### Requirements
Copy the lines below word for word, from the line containing "What is the" through the last line of the records, both included.

### Provided data
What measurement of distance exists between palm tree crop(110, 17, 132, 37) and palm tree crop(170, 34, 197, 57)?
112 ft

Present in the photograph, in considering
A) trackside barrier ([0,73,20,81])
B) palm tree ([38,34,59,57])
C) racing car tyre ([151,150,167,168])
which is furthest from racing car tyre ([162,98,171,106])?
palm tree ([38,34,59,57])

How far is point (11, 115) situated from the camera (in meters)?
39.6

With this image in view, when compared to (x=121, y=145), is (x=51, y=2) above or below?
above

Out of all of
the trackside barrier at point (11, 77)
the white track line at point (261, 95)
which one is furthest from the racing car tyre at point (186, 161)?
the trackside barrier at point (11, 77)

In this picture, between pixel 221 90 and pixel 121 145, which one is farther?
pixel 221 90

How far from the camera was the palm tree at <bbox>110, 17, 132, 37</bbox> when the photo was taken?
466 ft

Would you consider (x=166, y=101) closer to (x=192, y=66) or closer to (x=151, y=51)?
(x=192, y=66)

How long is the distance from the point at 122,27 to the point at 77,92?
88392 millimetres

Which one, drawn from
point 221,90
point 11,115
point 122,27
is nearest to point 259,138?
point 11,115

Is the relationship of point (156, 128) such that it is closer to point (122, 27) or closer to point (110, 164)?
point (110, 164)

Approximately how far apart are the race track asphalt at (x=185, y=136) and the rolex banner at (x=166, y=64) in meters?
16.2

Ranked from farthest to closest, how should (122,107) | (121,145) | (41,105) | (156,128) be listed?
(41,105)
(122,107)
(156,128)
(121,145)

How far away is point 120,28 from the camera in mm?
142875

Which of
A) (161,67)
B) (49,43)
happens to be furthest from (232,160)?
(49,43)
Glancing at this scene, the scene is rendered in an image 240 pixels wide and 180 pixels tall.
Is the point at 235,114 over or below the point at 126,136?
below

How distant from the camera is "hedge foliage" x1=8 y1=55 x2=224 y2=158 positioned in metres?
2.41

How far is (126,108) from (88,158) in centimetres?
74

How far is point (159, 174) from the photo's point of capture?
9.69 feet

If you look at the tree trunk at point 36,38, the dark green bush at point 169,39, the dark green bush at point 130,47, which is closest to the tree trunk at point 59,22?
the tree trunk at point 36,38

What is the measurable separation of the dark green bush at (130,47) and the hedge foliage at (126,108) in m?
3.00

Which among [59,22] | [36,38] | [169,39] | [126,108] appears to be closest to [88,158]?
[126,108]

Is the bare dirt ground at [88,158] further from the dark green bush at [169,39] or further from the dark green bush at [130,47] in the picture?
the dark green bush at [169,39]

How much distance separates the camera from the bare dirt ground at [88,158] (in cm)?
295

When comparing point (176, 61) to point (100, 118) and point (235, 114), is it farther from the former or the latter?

### Result of this exercise
What is the measurable separation of the dark green bush at (130,47) and the hedge foliage at (126,108) in m?
3.00

Which among [59,22] | [36,38] | [169,39] | [126,108] appears to be closest to [88,158]?
[126,108]

Is the bare dirt ground at [88,158] further from the dark green bush at [169,39] or further from the dark green bush at [130,47] in the picture?
the dark green bush at [169,39]

How much distance separates the camera from the bare dirt ground at [88,158] (in cm)?
295

When comparing point (176, 61) to point (100, 118) and point (235, 114), is it farther from the former or the latter?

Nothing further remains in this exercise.